Sunday, August 29, 2010
I have become terribly important to her as she desperately tries to maintain her independence fearful of being a burden on anyone. What a dilemma! I want to always be available to help her out when needed and yet losing myself to her every whim really isn't healthy for me, which ultimately won't be the best for her either. I get stressed beyond measure as I shirk my 'real job' to help out a neighbor. She, in turn, has to put up with my attitude silently because her usual means of defense is a very aggressive tongue which she can't use as she can't afford to alienate me. How mean spirited of me and how humiliating to her. I guess this is exactly what is meant by the expression 'as cold a charity'.

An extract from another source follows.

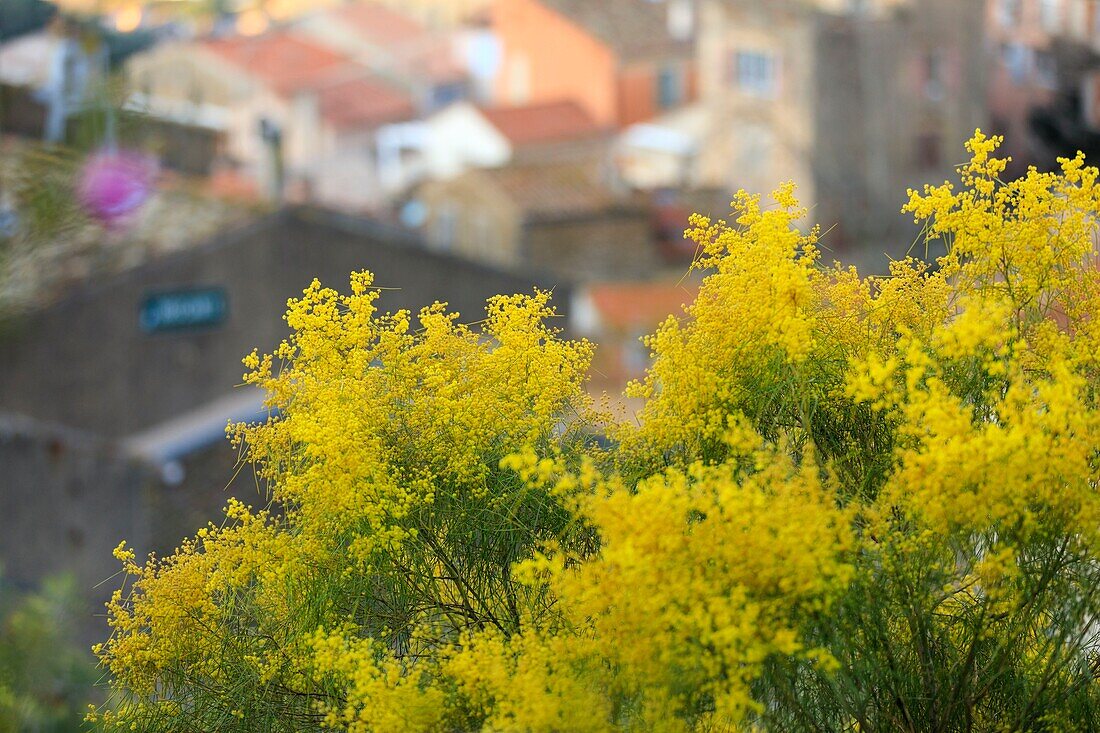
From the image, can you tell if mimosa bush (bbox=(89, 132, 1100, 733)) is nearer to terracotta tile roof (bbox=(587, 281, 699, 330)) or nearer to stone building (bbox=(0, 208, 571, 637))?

I was pondering this situation today as I walked her property checking for areas the need attention. I couldn't help but think in a heart centered world all of this old lady's neighbors would be looking in on her and valuing her for her wisdom, her stories, her contributions to the world and she would feel valued and wouldn't laser people with her tongue - er, well, perhaps not as often! So, that has to start with me. How can I help her live her life with dignity? It's very easy for me to say that she isn't my problem and no-one could blame me for staying on my side of the fence, but that isn't an option for me. We are all brothers and sisters. If one of us is cut we all bleed. As I prayed for coping skills and boundary reinforcements I noticed these ceramic doves my neighbor has attached to her palm trees. Universal symbols of peace? Perhaps my prayers were heard after all? We'll see.